Uruguay’s Jose Mujica: The world’s ‘Poorest’ president

Posted by addisethiopia / አዲስ ኢትዮጵያ on January 21, 2013

My note: Simplemente, guay! This is how leaders should behave toward the nation they are supposed to serve. An individual is successful in life when he/she is competent and modest at the same time. Good-for-nothing, morally irresponsible leaders like the Kenyan Prime Minister, Raila Odinga – who on several occations expressed anti-Ethiopian sentiments – is the third highest paid politician in the world, higher than President Obama. Obama’s father is descended from the same Luo tribe of Kenya as Mr Odinga, and his half-brother may run for President of Kenya in 2018

jose-mujicaIt’s a common grumble that politicians’ lifestyles are far removed from those of their electorate. Not so in Uruguay. Meet the president – who lives on a ramshackle farm and gives away most of his pay.

(A series of records)

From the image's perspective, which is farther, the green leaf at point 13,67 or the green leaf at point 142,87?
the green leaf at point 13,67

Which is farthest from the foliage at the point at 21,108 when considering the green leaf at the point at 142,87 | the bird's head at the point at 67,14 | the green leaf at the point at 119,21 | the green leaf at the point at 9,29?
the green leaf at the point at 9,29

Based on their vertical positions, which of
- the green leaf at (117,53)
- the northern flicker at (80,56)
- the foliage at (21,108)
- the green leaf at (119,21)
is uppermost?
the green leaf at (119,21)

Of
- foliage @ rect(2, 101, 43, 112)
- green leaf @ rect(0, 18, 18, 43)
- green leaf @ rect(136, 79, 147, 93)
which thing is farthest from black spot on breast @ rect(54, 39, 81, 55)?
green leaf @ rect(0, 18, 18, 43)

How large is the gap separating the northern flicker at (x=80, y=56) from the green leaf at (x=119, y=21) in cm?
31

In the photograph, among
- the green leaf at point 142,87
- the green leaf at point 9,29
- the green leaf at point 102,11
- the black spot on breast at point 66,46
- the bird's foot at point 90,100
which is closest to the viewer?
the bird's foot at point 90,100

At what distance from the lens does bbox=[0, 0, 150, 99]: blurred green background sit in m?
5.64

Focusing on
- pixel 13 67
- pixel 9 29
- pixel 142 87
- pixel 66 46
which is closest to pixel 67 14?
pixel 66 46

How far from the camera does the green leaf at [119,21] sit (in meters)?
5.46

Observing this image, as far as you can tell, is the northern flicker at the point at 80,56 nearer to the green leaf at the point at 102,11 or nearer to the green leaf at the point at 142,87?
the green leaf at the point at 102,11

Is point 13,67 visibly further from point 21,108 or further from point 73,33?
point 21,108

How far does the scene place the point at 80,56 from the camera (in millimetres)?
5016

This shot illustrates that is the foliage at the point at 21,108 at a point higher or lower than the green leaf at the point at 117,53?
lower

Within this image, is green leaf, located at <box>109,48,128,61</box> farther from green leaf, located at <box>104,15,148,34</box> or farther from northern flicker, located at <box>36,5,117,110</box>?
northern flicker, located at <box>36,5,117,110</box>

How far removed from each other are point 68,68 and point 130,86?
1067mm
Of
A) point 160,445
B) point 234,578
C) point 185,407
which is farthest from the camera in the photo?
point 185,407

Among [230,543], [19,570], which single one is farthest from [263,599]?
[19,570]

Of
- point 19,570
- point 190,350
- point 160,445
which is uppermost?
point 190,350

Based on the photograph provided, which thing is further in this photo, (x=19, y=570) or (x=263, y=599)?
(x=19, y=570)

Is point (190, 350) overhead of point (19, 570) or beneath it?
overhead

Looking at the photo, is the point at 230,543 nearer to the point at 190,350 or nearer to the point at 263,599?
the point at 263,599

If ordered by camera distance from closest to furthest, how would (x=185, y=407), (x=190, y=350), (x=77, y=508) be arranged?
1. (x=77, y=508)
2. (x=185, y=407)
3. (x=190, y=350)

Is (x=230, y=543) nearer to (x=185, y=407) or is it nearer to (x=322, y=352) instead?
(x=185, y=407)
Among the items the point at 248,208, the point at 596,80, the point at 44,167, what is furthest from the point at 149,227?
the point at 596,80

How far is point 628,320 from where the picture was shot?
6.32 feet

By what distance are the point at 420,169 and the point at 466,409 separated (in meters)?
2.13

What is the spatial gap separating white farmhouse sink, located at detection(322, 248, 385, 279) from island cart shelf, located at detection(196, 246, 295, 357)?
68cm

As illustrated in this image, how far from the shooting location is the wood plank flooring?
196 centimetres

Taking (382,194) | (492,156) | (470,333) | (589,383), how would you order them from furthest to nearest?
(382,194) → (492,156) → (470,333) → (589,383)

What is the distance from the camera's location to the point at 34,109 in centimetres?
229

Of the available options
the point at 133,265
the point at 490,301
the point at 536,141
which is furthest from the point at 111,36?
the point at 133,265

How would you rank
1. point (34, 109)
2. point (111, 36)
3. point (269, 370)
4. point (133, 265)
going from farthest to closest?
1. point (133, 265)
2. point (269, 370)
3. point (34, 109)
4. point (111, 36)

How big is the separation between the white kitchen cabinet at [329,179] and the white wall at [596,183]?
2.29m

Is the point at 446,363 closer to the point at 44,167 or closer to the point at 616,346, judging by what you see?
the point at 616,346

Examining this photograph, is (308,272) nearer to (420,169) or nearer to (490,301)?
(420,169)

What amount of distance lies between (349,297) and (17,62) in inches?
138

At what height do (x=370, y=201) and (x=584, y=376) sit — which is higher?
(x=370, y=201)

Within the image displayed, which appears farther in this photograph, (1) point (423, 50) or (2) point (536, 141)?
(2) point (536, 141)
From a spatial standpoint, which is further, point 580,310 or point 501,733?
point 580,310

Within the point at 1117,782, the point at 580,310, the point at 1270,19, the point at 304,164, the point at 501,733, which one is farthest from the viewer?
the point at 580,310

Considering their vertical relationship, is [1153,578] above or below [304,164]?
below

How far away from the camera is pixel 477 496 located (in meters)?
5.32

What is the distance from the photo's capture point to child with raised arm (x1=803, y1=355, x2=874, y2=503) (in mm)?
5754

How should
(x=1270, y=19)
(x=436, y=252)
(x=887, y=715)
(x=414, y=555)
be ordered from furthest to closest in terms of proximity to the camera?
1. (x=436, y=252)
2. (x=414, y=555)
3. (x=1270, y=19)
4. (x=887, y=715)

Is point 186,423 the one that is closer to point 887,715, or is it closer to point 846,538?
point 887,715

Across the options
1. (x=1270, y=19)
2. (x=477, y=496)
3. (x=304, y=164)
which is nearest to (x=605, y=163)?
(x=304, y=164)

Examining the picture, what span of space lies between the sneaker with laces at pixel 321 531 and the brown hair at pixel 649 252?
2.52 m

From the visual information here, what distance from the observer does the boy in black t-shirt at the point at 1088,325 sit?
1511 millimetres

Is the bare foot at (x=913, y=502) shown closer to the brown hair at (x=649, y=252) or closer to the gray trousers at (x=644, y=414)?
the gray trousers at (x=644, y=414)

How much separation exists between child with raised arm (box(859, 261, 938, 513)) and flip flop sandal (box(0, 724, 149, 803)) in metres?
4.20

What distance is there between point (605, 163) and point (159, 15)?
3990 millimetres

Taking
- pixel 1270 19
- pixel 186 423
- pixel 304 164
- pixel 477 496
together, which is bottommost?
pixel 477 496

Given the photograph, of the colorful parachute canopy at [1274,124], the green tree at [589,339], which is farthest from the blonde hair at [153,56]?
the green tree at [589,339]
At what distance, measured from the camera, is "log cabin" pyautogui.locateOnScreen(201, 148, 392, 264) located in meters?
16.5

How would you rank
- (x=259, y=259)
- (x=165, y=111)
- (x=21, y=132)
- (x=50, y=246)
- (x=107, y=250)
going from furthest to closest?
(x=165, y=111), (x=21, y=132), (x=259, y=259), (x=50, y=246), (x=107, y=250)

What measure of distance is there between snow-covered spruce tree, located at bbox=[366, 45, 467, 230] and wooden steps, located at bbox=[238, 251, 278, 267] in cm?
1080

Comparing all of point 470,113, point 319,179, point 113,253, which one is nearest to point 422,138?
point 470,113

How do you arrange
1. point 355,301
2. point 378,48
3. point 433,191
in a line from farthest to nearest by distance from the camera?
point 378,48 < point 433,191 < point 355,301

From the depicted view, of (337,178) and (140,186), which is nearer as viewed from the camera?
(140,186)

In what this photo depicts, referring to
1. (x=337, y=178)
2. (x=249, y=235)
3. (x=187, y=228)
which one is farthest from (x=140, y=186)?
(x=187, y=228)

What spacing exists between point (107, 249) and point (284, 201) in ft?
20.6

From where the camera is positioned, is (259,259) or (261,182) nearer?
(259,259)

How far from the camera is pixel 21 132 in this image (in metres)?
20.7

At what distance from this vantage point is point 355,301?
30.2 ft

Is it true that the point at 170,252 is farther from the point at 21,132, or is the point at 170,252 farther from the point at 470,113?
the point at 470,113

- **Aim of the task**:
In the post about Uruguay's president Jose Mujica, where does the president live? Rely only on the text to respond.

- **The response**:
On a ramshackle farm.